In the correlation analysis using HFF functionality, vitamins and probiotics exhibited a high positive correlation, whereas red ginseng and DHAs showed a negative correlation. Similar to the previous situation, it seemed that the trend would increase consistently over time. Further, when analyzing the trend in the HFFCMRR data, red ginseng deceased from KRW 1.50 trillion in 2018 to KRW 1.43 trillion in 2020, compared to the increase in the amount of red ginseng searches in online search volume from 0.83% in 2018 to 1.38% in 2020. In terms of probiotics, the HFFCMRR data increased from KRW 0.54 trillion in 2018 to KRW 0.88 trillion in 2020. The online search volume for red ginseng also displayed an overwhelming increase from 0.12% in 2018 to 2.13% in 2020. The significant increase in the degree of interest has been evident in Korea.

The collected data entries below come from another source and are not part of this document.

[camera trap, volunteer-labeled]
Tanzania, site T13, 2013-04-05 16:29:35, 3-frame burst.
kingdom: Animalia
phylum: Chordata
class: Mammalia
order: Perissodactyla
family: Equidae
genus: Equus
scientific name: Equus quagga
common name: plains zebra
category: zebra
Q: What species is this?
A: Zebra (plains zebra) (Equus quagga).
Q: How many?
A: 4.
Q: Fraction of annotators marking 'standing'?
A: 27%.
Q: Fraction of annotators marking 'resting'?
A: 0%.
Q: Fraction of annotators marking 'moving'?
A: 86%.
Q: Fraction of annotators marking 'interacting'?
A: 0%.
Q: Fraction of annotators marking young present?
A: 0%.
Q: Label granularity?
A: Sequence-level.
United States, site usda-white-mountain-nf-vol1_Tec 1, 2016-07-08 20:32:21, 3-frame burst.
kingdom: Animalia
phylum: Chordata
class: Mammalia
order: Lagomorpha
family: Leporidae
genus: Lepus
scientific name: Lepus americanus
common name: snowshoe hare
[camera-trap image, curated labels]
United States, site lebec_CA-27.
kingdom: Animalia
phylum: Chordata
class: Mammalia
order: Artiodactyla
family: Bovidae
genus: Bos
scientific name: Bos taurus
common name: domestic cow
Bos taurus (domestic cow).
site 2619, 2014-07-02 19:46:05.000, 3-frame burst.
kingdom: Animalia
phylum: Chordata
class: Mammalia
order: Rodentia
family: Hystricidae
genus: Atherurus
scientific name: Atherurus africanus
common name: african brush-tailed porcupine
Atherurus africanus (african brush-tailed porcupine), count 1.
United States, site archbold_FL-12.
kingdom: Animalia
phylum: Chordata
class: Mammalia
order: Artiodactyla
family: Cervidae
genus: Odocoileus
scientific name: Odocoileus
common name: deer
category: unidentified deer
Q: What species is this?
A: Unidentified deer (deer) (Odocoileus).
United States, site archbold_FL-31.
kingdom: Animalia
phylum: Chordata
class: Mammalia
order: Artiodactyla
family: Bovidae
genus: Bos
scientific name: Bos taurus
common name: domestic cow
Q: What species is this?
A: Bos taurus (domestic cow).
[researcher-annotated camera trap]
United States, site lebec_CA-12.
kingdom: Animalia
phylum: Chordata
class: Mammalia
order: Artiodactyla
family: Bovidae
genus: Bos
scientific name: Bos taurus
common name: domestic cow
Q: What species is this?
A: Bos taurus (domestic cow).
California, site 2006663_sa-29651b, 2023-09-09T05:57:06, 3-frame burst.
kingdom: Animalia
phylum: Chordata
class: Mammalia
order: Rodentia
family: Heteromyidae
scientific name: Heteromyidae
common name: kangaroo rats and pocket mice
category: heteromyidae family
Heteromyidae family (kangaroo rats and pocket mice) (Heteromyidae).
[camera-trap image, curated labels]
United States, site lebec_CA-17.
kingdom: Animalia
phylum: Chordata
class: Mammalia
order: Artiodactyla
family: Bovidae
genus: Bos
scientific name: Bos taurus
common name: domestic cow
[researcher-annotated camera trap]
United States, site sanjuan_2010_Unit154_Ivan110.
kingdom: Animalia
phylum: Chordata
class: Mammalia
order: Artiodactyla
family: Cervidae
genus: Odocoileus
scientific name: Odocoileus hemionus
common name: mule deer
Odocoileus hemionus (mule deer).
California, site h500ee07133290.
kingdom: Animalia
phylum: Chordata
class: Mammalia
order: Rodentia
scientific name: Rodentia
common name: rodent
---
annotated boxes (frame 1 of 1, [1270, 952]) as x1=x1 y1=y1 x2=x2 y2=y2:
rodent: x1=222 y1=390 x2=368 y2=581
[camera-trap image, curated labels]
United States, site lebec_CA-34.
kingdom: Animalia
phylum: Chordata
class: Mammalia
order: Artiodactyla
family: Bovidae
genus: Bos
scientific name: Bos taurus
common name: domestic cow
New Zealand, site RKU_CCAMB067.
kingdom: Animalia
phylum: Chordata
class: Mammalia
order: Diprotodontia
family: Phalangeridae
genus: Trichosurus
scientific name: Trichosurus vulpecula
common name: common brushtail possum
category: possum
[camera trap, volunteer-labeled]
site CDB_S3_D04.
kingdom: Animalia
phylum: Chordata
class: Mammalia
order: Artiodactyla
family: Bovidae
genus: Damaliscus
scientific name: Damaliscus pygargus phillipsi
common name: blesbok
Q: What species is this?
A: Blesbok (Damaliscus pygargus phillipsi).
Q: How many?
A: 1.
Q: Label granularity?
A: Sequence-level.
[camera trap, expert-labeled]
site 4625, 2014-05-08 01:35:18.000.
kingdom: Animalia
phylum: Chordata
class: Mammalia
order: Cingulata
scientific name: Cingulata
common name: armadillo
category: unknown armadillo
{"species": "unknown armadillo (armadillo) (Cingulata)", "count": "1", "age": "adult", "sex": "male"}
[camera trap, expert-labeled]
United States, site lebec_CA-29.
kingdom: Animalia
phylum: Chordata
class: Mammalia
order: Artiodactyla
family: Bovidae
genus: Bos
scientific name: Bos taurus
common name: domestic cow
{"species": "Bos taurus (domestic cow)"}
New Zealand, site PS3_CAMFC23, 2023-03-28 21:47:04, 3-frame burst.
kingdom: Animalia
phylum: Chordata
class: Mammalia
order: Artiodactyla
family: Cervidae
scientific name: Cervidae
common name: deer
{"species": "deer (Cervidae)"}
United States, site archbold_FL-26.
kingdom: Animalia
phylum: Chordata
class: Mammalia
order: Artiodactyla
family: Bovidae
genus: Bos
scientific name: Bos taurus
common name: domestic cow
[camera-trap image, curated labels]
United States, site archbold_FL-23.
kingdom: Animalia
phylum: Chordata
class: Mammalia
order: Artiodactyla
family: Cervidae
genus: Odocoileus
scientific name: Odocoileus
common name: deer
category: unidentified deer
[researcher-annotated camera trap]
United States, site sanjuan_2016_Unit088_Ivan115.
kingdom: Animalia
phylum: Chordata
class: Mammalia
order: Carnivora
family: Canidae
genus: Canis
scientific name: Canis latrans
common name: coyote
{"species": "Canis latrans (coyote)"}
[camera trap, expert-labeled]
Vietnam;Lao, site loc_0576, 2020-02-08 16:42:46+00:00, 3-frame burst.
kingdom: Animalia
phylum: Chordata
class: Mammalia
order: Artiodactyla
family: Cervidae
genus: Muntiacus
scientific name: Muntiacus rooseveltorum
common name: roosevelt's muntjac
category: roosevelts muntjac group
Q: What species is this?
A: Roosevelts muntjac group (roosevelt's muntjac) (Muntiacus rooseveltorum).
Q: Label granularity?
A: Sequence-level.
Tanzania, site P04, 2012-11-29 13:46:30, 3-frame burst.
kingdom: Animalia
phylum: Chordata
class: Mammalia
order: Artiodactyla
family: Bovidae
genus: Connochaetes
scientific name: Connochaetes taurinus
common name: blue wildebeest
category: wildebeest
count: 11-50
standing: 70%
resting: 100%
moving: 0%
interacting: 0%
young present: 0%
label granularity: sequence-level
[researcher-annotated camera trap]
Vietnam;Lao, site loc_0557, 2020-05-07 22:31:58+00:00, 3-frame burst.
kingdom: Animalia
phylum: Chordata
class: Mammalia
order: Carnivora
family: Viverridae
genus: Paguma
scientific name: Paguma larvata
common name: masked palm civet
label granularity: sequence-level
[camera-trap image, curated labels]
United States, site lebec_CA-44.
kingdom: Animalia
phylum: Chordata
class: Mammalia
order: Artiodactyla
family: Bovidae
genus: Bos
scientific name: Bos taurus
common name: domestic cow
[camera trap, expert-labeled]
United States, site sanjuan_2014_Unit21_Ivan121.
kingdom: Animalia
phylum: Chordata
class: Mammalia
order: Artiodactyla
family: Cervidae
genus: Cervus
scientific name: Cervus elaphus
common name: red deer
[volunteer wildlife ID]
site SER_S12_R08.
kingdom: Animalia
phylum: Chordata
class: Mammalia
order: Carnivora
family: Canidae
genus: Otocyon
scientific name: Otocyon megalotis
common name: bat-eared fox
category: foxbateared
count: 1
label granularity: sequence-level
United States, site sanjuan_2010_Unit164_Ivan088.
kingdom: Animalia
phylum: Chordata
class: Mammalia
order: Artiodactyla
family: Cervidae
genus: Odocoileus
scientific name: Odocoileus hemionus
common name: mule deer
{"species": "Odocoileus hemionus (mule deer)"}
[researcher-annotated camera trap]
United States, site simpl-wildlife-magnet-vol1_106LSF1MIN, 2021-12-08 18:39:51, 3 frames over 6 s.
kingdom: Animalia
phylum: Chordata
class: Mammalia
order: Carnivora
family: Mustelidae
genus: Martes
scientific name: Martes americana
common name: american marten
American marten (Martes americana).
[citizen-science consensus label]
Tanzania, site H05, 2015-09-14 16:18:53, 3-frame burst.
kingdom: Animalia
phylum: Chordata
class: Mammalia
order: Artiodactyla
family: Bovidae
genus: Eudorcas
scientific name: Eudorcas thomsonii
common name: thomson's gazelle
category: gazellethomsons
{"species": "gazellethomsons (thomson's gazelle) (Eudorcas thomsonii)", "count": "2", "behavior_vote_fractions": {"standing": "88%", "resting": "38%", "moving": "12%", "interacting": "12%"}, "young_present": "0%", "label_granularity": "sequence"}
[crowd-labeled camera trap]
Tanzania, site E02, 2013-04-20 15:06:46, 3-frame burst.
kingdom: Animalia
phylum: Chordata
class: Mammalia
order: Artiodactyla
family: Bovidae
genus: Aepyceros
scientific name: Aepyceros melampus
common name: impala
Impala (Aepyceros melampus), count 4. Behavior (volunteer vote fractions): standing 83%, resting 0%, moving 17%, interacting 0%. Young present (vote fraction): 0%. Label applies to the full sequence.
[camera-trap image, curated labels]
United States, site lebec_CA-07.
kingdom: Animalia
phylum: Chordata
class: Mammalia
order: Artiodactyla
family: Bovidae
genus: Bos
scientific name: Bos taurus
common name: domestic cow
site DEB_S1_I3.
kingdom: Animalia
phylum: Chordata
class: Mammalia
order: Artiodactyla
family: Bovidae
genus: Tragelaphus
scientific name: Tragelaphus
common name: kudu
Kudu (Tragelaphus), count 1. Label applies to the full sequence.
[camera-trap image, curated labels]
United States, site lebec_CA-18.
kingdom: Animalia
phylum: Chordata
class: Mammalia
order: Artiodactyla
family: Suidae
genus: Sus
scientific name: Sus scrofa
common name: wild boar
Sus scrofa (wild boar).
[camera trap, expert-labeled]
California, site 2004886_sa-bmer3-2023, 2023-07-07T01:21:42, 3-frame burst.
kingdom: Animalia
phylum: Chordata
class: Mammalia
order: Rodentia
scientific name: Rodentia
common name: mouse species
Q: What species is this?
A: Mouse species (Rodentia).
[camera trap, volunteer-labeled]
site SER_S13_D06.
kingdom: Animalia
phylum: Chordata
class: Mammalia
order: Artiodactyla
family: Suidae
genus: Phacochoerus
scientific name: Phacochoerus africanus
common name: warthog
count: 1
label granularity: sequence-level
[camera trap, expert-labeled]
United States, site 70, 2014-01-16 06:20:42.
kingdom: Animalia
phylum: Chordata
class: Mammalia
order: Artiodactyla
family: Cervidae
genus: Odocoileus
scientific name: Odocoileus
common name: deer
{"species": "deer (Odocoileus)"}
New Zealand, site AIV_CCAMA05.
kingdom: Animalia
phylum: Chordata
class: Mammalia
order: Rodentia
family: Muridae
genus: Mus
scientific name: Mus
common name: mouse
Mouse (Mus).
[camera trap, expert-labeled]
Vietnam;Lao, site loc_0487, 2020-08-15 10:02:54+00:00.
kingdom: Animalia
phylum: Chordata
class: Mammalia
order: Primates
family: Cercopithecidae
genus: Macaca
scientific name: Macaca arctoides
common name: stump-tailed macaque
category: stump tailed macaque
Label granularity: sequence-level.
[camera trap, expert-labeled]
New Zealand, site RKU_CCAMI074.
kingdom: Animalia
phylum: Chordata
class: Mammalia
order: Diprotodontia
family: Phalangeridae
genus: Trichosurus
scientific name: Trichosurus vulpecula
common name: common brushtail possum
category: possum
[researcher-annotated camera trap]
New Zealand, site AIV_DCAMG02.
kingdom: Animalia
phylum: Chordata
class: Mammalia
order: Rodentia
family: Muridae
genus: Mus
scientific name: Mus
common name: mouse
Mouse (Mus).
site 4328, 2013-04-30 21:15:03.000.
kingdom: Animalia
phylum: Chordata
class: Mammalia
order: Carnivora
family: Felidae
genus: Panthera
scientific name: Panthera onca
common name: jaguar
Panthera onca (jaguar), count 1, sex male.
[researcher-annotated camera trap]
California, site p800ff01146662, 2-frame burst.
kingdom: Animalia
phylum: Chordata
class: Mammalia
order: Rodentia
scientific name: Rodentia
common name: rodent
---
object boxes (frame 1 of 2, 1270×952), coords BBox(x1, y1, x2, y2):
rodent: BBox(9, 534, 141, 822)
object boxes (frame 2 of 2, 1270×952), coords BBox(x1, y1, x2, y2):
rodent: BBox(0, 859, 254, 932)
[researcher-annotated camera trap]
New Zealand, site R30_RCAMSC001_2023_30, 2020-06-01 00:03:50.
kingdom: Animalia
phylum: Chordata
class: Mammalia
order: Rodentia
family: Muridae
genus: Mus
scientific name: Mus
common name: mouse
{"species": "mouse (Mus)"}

Trend analysis and search rate of major functional ingredients in 2020

Figure 3B provides a boxplot of the dietary supplement search ratios from January to December 2020. Red ginseng was 1.38%, probiotics was 2.13%, multivitamin was 0.95%, vitamins were 0.94%, and DHAs was 0.97%. The outlier values in the boxplot can be explained by referring to the time series graph in Fig. 5. A close look at the graph reveals a large search volume at a specific time. As the search volume exploded on the 20th and 267th days of 2020, many outliers occurred, which coincides with the Korean New Year and Korean Thanksgiving Day, the major Korean holidays. Since the search volume does not reflect the volume of purchases, red ginseng, traditionally the top-selling item in HFF, is far behind probiotics in terms of average value; however, it can be calculated by reflecting the Upper Specification Limit (USL), considering the deviation. The conversion results were 2.12% for red ginseng, 2.49% for probiotics, 1.10% for multivitamins, 1.29% for vitamins, and 1.28% for DHAs.

Fig. 5
figure 5

The time series graph of red ginseng search rate in 2020

In conclusion, the results indicated that the real-time prediction of the HFF market is possible through big data provided by portal sites. However, the results confirmed that category enhancements and product classifications remain insufficient. Sakar et al. (2019) suggested a method to predict online shoppers' purchase intentions in real time using big data and artificial intelligence based on deep learning. Although this study employed NV's shopping search API, it appears to be insufficient as a research method due to lack of historical data. Nevertheless, with the establishment of reliable databases, these problems should diminish in the future. Interesting research results can then be obtained at regular intervals. From the results of the present study, other domestic and foreign portals are likely to introduce APIs, and research on various topics is expected to be active in the food industry in the future.